Let me just tell you that Meghan knows her way around a Sandwich Cookie – absolutely amazing. Be sure to check out her blog.
Next, I received a tin of these gorgeous Cardamom Butter Cookies from Maggie of Kitchie Coo. Three things happen when you eat these cookies:
1. The cookie melts in your mouth.
2. Your mouth melts into an enormous smile.
3. You melt to the floor in a puddle of Cardamom Happiness.
You really need to peep Maggie’s recipe for these gems.
And later that same day, my mind was blown again by Gerry of Foodness Gracious.
Really, Gerry, you’re killing me with bullets of deliciousness via these amazing Pecan Butter Balls. I’m still recovering.
So, my friends, did you get the main idea of this post?
Did it have something to do with cookies?
Are you adrift on a sea of Cookiness, lying on a Cookie Inner Tube, watching pods of CookieDolphins gracefully jumping in the distance?
There’s Diddy’s yacht, The Cookie, sailing up to you. The butler, Sir Cookie, lowers the rope ladder, you climb aboard and Diddy approaches with a silver tray full of… brownies.
Apparently Diddy didn’t get the memo. But you did.
Make a cookie, share a cookie, eat a cookie, make a new friend today.
Happy Cookie Day!
adapted from Momofuku Milk Bar
For the cookies:
16 tbsp. unsalted butter, softened
1 c. white sugar, granulated
2/3 c. dark brown sugar, tightly packed
1 large egg
1 1/3 c. all-purpose flour
2 tsp. baking powder
1/4 tsp. baking soda
1 tsp. salt
3/4 c. mini chocolate chips
1/2 c. butterscotch chips, roughly chopped
1/2 c. rolled oats
2 1/2 tsp. instant espresso powder
2 c. potato chips
1 c. mini pretzels
For the graham crust:
1 1/2 c. graham cracker crumbs
1/4 c. instant dried milk
2 tbsp. white sugar, granulated
3/4 tsp. salt
4 tbsp. unsalted butter, melted
1/4 c. heavy cream
To prepare the graham crust, toss the graham cracker crumbs, dried milk, sugar and salt in a medium bowl. Pour in the cream and butter and continue to stir. The finished mixture should be the consistency of loose sand that will hold its shape when compacted in your hand. Please note that the cookie recipe calls for one quarter of the graham crust recipe.

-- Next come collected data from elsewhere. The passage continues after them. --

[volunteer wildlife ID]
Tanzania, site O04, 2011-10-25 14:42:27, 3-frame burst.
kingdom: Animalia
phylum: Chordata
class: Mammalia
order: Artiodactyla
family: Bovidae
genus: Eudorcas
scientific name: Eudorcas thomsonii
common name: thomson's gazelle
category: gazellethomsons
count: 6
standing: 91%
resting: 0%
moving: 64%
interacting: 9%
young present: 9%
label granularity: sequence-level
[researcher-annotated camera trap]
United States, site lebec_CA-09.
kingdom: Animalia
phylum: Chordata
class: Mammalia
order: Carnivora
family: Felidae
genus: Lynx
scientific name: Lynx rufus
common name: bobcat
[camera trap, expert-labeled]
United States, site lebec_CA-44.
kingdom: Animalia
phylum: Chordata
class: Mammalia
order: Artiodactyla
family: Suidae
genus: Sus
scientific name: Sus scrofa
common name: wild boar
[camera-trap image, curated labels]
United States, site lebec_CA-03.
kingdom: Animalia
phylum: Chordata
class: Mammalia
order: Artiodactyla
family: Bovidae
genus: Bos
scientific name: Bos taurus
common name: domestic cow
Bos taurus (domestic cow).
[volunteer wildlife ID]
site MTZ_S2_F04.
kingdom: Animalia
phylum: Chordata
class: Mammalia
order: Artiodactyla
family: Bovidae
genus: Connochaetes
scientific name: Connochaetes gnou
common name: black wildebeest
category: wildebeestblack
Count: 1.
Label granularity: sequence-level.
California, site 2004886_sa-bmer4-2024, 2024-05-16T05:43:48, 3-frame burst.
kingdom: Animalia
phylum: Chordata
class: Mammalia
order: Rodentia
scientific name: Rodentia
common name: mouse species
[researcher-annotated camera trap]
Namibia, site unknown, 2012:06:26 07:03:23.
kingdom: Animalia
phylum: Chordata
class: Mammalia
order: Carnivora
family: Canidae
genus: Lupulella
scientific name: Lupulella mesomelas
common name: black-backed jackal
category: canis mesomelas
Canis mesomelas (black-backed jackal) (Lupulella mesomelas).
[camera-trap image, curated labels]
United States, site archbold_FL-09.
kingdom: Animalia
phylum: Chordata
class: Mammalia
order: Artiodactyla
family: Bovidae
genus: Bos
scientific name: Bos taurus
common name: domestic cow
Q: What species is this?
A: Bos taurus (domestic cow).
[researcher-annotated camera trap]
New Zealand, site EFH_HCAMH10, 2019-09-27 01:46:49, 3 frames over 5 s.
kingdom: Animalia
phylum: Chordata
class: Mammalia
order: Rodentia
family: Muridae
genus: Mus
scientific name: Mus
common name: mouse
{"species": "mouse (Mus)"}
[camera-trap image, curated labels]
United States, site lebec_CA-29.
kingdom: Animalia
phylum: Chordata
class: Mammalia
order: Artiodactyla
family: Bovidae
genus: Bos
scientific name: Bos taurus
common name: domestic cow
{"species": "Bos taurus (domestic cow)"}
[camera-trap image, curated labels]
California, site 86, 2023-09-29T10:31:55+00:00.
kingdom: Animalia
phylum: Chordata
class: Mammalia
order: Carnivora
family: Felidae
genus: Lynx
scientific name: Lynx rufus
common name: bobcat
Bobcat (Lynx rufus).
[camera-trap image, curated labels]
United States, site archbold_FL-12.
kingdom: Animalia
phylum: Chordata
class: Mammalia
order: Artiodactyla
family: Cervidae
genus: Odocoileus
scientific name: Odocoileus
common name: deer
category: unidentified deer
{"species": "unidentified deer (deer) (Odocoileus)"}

I found that this graham crust recipe produces approximately 2 1/2 cups of graham crust, so you should use 1/2 cup + 2 tablespoons for the cookies. You can use the remaining crust mixture in another recipe – it’s sweet, crunchy, versatile and delicious.
Once you’ve produced and set aside the graham crust, begin preparing the cookies by creaming the butter and sugars in a large bowl. Add the egg and continue to beat. Mix in the salt, soda, powder, flour and instant espresso until just incorporated – do not overbeat! As soon as you have a uniform dough, fold in the oats, graham crust, chocolate chips, butterscotch chip pieces, potato chips and pretzels. Fold gently (the potato chips will break but the pretzels should not) until all of the ingredients are evenly laced throughout the dough. Leave the finished dough in its bowl, cover and refrigerate for at least one hour or up to 1 week. Baking these cookies chilled is important so don’t skip this step.
Once you’re ready to bake the cookies, preheat the oven to 375°. Pick off pieces of dough and, working quickly so as not to over-handle the cookies, shape them into rounds (use approximately 2 tablespoons of dough for each cookie). Place cookies on a parchment-lined baking sheet and bake for 14-16 minutes or until browned at the edges and fragrant. Remove, cool and serve or store, covered, for up to 1 week.